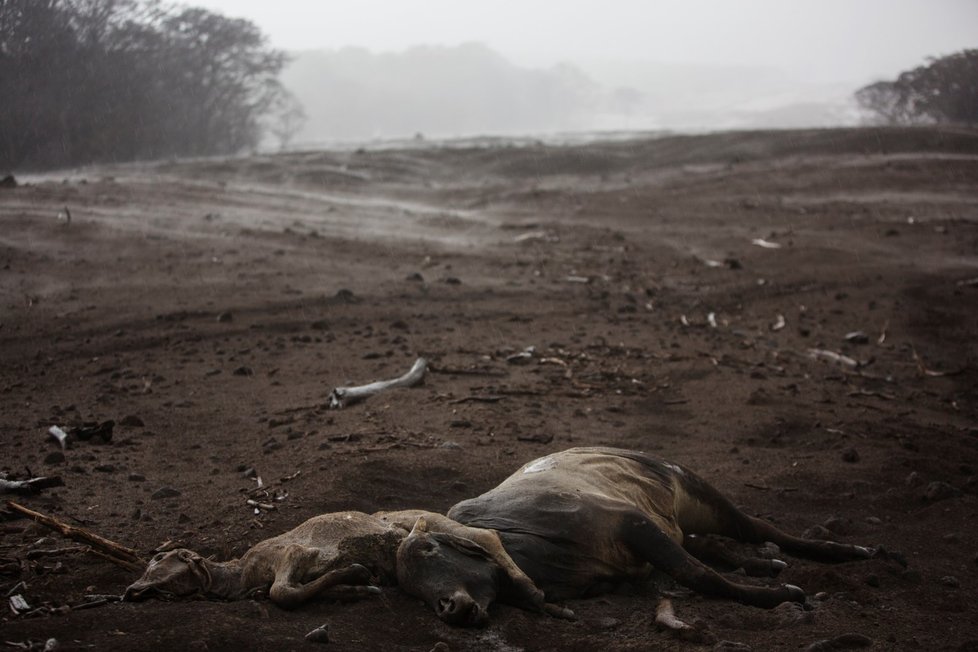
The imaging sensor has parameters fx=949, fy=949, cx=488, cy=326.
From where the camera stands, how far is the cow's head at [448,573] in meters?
3.50

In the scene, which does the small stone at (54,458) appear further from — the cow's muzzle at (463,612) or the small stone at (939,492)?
the small stone at (939,492)

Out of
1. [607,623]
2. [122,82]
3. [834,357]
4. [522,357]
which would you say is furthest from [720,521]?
[122,82]

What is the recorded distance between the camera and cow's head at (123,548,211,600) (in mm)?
3573

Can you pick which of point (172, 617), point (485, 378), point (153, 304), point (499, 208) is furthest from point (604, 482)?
point (499, 208)

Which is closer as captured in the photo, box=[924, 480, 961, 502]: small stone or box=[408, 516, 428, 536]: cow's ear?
box=[408, 516, 428, 536]: cow's ear

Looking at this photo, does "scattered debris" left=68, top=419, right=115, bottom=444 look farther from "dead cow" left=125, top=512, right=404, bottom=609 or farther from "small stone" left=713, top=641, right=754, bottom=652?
"small stone" left=713, top=641, right=754, bottom=652

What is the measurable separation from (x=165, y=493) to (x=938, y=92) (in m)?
22.3

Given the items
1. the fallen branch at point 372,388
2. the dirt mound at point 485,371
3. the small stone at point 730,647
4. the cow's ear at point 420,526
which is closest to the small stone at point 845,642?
the dirt mound at point 485,371

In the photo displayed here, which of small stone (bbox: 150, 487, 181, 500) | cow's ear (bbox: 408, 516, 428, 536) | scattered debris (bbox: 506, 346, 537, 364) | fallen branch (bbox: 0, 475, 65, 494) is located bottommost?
small stone (bbox: 150, 487, 181, 500)

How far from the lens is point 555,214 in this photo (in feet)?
52.2

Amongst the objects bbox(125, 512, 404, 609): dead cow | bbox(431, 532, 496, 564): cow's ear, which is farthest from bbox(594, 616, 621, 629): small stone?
bbox(125, 512, 404, 609): dead cow

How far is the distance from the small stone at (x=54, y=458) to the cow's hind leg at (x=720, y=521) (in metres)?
3.57

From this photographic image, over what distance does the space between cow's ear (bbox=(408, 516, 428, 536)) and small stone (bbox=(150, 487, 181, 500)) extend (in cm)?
194

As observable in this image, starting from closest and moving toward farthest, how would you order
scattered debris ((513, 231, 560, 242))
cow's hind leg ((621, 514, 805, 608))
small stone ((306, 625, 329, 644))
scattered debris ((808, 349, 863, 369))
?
1. small stone ((306, 625, 329, 644))
2. cow's hind leg ((621, 514, 805, 608))
3. scattered debris ((808, 349, 863, 369))
4. scattered debris ((513, 231, 560, 242))
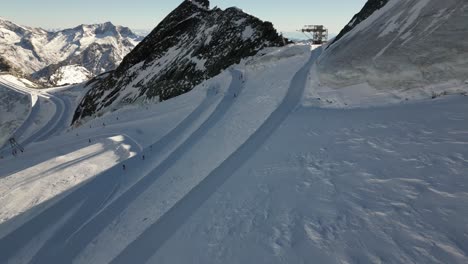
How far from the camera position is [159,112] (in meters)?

# WHAT IS BEING ASKED:
Every entry above should be duplicated exactly. Do not include the images.

# RESPONSE TO THE TASK:
The imaging sensor has parameters fx=949, fy=949, cx=488, cy=326.
From where the camera stands, how far is the cow's head at [448,573] in meters?
3.50

In the scene, which does the small stone at (54,458) appear further from — the cow's muzzle at (463,612) or the small stone at (939,492)?
the small stone at (939,492)

Out of
1. [607,623]
2. [122,82]
3. [834,357]
4. [522,357]
which would you say is furthest from [720,521]?
[122,82]

What is the recorded distance between the camera and cow's head at (123,548,211,600) (in mm)?
3573

Can you pick which of point (172, 617), point (485, 378), point (153, 304), point (499, 208) is furthest from point (604, 482)?
point (499, 208)

Which is closer as captured in the photo, box=[924, 480, 961, 502]: small stone or box=[408, 516, 428, 536]: cow's ear?
box=[408, 516, 428, 536]: cow's ear

Looking at this photo, does "scattered debris" left=68, top=419, right=115, bottom=444 look farther from "dead cow" left=125, top=512, right=404, bottom=609 or farther from "small stone" left=713, top=641, right=754, bottom=652?
"small stone" left=713, top=641, right=754, bottom=652

What is the measurable separation from (x=165, y=493) to (x=938, y=92) (in m)?
22.3

Given the items
1. the fallen branch at point 372,388
2. the dirt mound at point 485,371
3. the small stone at point 730,647
4. the cow's ear at point 420,526
which is closest to the small stone at point 845,642?
the dirt mound at point 485,371

In the photo displayed here, which of small stone (bbox: 150, 487, 181, 500) | cow's ear (bbox: 408, 516, 428, 536) | scattered debris (bbox: 506, 346, 537, 364) | fallen branch (bbox: 0, 475, 65, 494) is located bottommost?
small stone (bbox: 150, 487, 181, 500)

How far from the lens is point 555,214 in this photo (in feet)?
52.2

Amongst the objects bbox(125, 512, 404, 609): dead cow | bbox(431, 532, 496, 564): cow's ear, which is farthest from bbox(594, 616, 621, 629): small stone?
bbox(125, 512, 404, 609): dead cow

How far is the distance from the small stone at (x=54, y=458) to the cow's hind leg at (x=720, y=521) (in metres)?
3.57

From this photographic image, over what distance does the space between cow's ear (bbox=(408, 516, 428, 536)) and small stone (bbox=(150, 487, 181, 500)) extend (in cm)?
194

As observable in this image, starting from closest and moving toward farthest, how would you order
scattered debris ((513, 231, 560, 242))
cow's hind leg ((621, 514, 805, 608))
small stone ((306, 625, 329, 644))
scattered debris ((808, 349, 863, 369))
?
1. small stone ((306, 625, 329, 644))
2. cow's hind leg ((621, 514, 805, 608))
3. scattered debris ((808, 349, 863, 369))
4. scattered debris ((513, 231, 560, 242))
How far from the camera position is [159,112] (in meters)?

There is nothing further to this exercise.